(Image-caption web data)

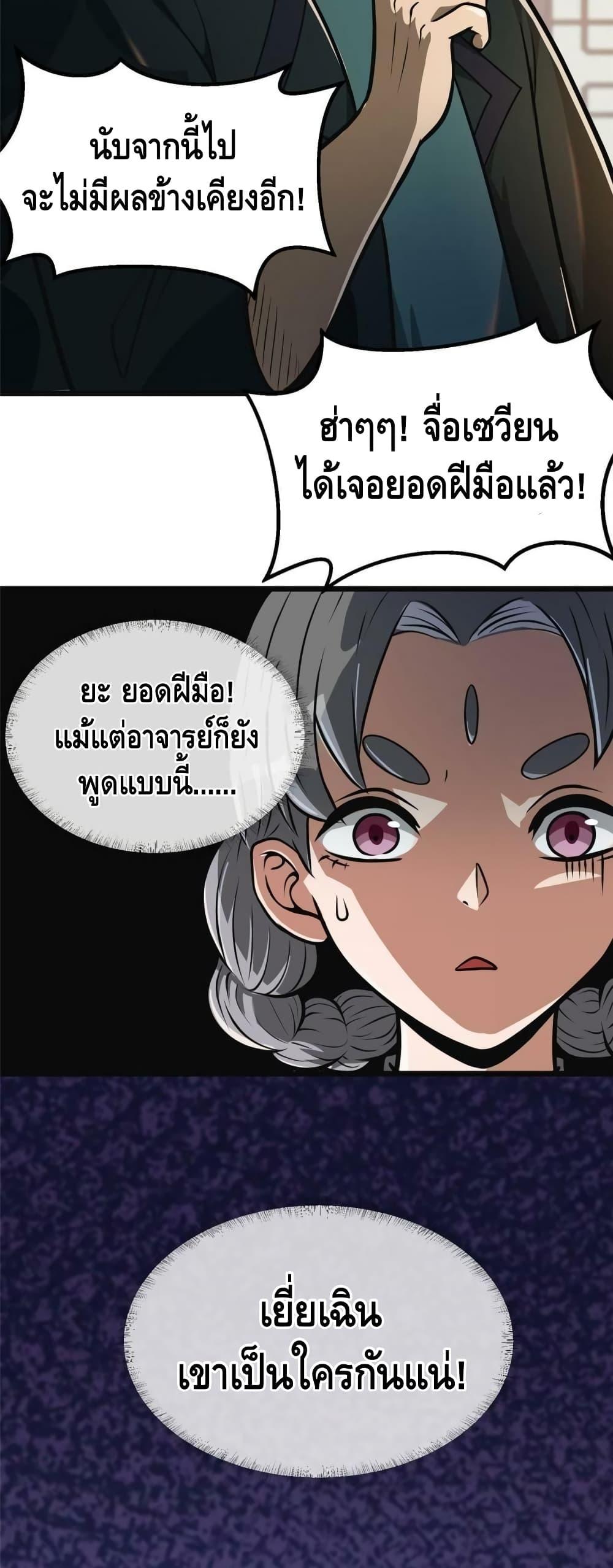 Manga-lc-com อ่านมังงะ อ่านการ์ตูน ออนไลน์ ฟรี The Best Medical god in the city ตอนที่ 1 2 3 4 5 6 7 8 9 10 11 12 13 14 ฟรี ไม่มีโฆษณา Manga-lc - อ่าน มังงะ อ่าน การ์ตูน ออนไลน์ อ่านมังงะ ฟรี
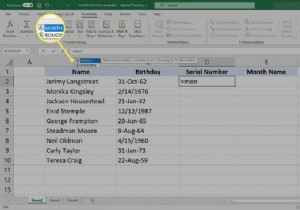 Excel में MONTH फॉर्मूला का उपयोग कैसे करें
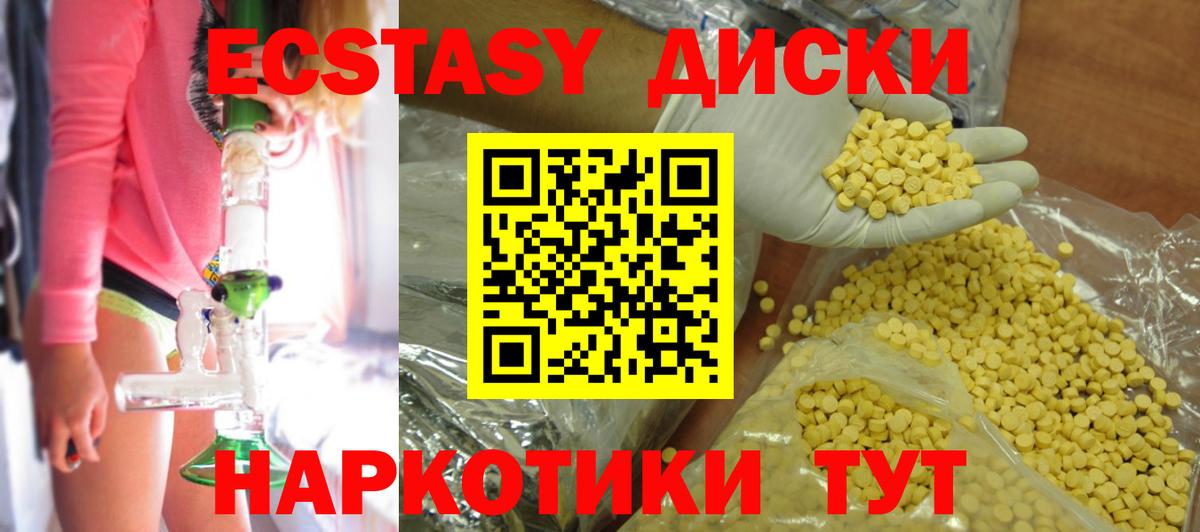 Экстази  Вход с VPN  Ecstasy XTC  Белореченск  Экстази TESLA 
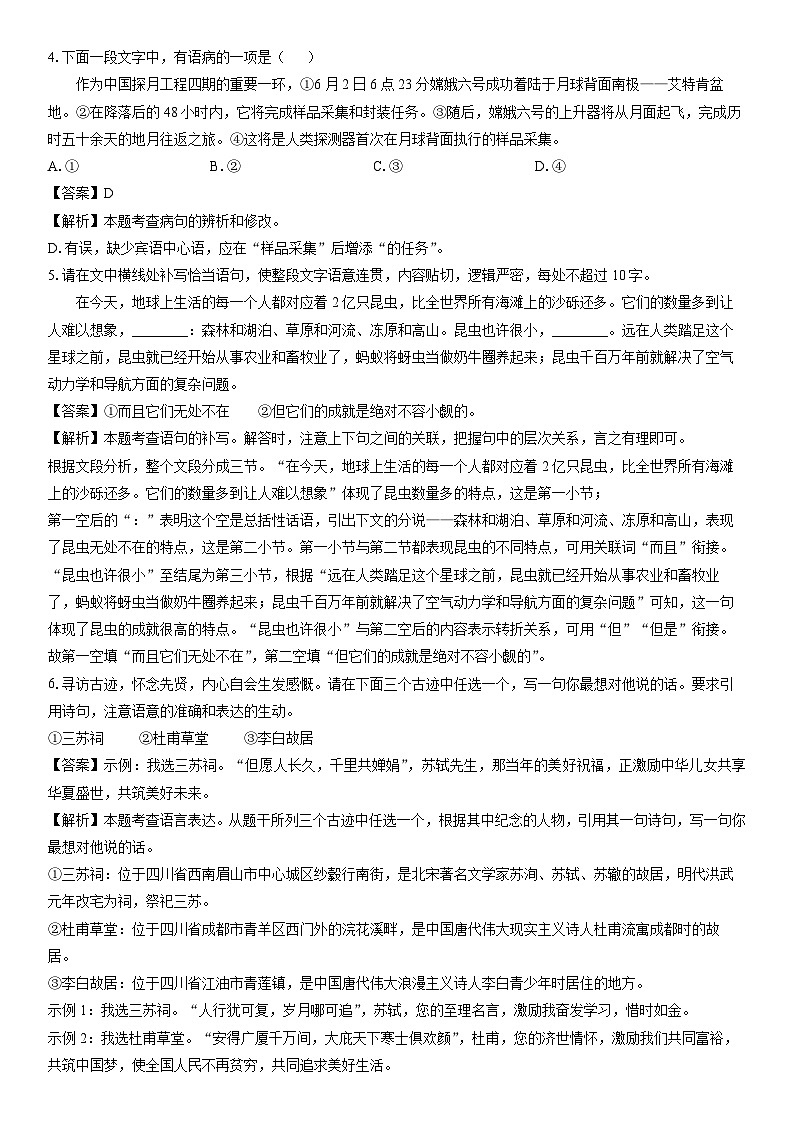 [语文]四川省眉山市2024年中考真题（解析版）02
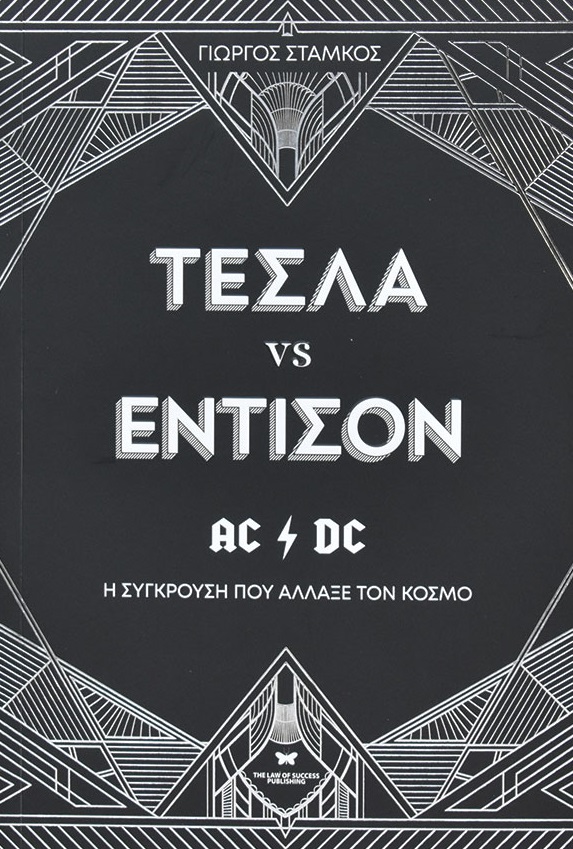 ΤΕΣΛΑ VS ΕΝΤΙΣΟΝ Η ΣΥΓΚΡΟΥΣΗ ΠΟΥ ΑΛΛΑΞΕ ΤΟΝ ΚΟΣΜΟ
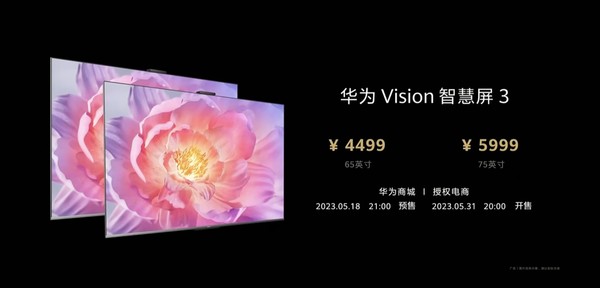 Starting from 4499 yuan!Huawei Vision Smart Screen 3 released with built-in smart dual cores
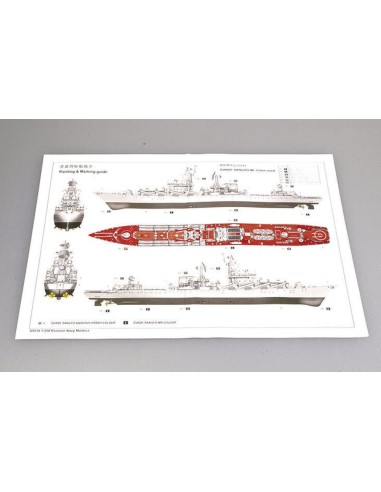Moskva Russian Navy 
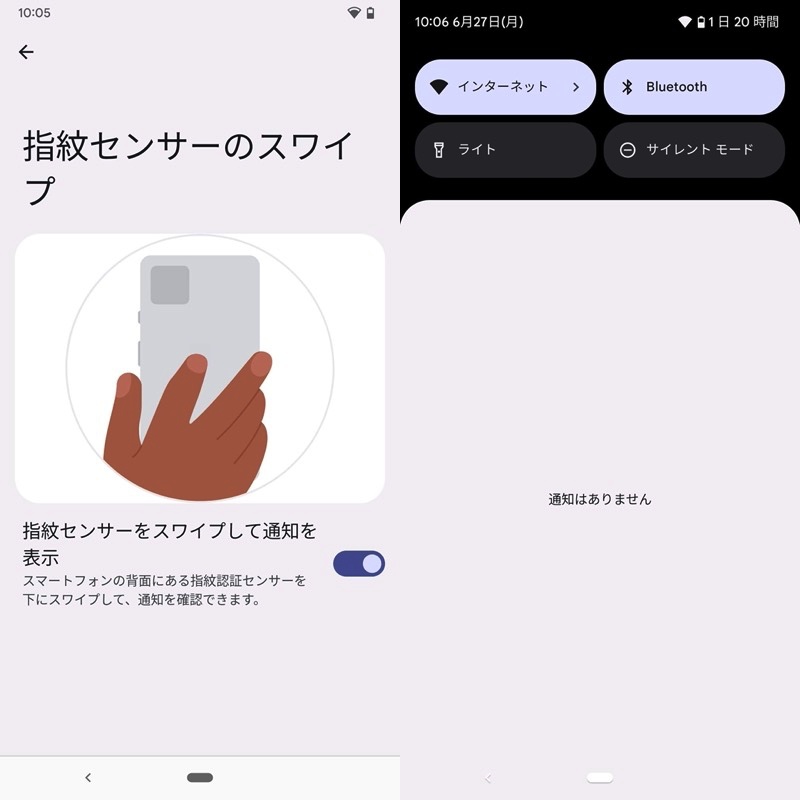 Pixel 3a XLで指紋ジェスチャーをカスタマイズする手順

Exercise goal: List the text of every item above as a numbered list, omitting the pictures and any blank lines.

Task solution:
1.  Manga-lc-com อ่านมังงะ อ่านการ์ตูน ออนไลน์ ฟรี The Best Medical god in the city ตอนที่ 1 2 3 4 5 6 7 8 9 10 11 12 13 14 ฟรี ไม่มีโฆษณา Manga-lc - อ่าน มังงะ อ่าน การ์ตูน ออนไลน์ อ่านมังงะ ฟรี
2.  Excel में MONTH फॉर्मूला का उपयोग कैसे करें
3.  Экстази  Вход с VPN  Ecstasy XTC  Белореченск  Экстази TESLA 
4.  [语文]四川省眉山市2024年中考真题（解析版）02
5.  ΤΕΣΛΑ VS ΕΝΤΙΣΟΝ Η ΣΥΓΚΡΟΥΣΗ ΠΟΥ ΑΛΛΑΞΕ ΤΟΝ ΚΟΣΜΟ
6.  Starting from 4499 yuan!Huawei Vision Smart Screen 3 released with built-in smart dual cores
7. Moskva Russian Navy 
8.  Pixel 3a XLで指紋ジェスチャーをカスタマイズする手順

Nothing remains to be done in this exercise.